In their initial analysis of Friday night’s much-buzzed-about presidential debate, the consensus among the punditocracy was that the night was something of a letdown: The debate was—snooze—a tie. “McCain vs. Obama: First presidential debate ends in a draw,” declared the San Jose Mercury News. McCain won on foreign policy, the Wall Street Journal decided; Obama won on the economy. “In a debate that both candidates could ill-afford to lose Friday night, neither did,” the Los Angeles Times opined, “John McCain proved he was resolute and tough; Barack Obama demonstrated that he was smart and polished. And in this case, a tie could be said to favor either.”
Which was just a tad surprising. Because, according to polling conducted immediately after the debate, it was Obama who fared better in the debate. Much better. A CNN poll declared Obama the winner by a margin of 51 percent to McCain’s 38. A CBS poll had Obama at 40 percent, with 22 for McCain, and 38 declaring the debate a draw. Independents in a MediaCurves focus group gave the debate to Obama 61 percent to 39.

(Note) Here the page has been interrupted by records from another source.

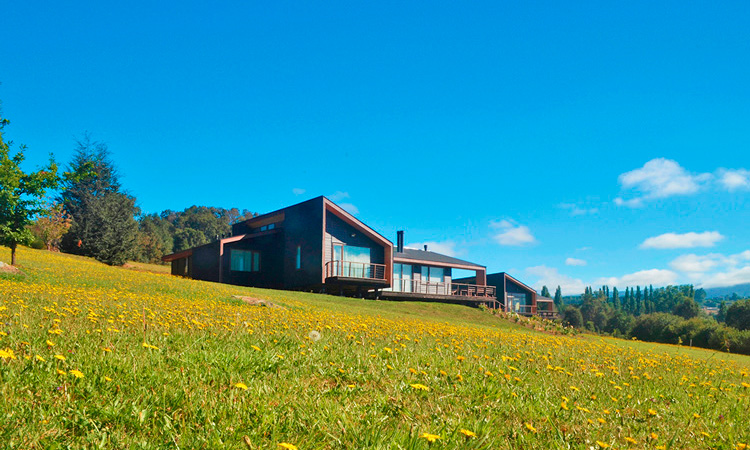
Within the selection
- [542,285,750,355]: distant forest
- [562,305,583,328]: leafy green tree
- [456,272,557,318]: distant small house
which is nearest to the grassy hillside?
[542,285,750,355]: distant forest

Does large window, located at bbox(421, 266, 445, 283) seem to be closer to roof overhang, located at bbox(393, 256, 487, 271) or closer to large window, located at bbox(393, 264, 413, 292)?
roof overhang, located at bbox(393, 256, 487, 271)

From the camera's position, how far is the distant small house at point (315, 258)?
31.3 metres

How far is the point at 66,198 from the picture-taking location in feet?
164

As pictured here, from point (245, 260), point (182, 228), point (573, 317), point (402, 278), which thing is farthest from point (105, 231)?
point (573, 317)

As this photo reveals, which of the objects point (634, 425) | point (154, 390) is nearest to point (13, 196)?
point (154, 390)

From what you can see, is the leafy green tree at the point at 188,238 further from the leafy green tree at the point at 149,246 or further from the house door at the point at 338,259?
the house door at the point at 338,259

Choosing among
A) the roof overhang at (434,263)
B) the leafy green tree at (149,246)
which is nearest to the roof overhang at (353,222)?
the roof overhang at (434,263)

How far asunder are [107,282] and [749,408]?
1921cm


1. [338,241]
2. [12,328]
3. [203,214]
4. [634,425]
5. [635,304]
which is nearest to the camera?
[634,425]

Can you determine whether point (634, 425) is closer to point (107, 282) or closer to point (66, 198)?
point (107, 282)

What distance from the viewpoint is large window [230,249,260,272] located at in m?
33.7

In other words, as the Houston Chronicle put it yesterday, “Friday night’s debate in Oxford, Miss., was a split decision of sorts: Most pundits after the debate declared it a draw or gave McCain a slight edge, but viewers polled immediately after the debate said that Obama was the winner.” Or, as Eugene Robinson put it on Friday night’s Hardball with Chris Matthews, “You know, I thought it was a fascinating debate. And my sense is that our initial decision on who won on points is frequently, and dare I say, always wrong in terms of how people at home experienced the debate.”
Again: frequently, and dare I say, always wrong in terms of how people at home saw the debate. Which is, to say the least, a bit troubling. The discrepancy isn’t a matter, after all, of pundits’ analysis adding levels of nuance, context, and other layers of complexity to the people’s basic reactions to the political event they just witnessed; it’s a matter of those pundits’ analysis being, to a large extent, opposed to the opinions developed by the people themselves. While pundits are, of course, under no real obligation to reflect the opinion of the people—just as the people are under no real obligation to reflect the opinion of pundits—one would still hope that the synergy between the two fields of opinion would be organic. We’re all witnessing the same event, after all. So when conclusions differ, you have to wonder: Why the discrepancy? Why weren’t the pundits’ assessments of the debate more in line with those of their audiences—and vice versa?
The answer, I’d say, comes down to a discrepancy in the approaches themselves, to a difference between the standards the people and the press use to assess the candidates’ performances in the debates. In short, in general, in this case: The people were assessing the candidates according to the substance of their oratory. The pundits were assessing the candidates according to their style.
The debate was a tie, the pundits claimed, not because the policies the candidates discussed were equally clever or viable or what have you; it was a tie, rather, because neither candidate made a gaffe. And because neither candidate fired off any good, memorable one-liners. Indeed, the overall consensus among the pundits was that the debate, besides being a wash, winner-wise, was also…Dull. Wonky. Yawn-y. BO-ring. “Like having,” David Brooks told Charlie Rose, “a lifetime subscription to Congressional Quarterly.”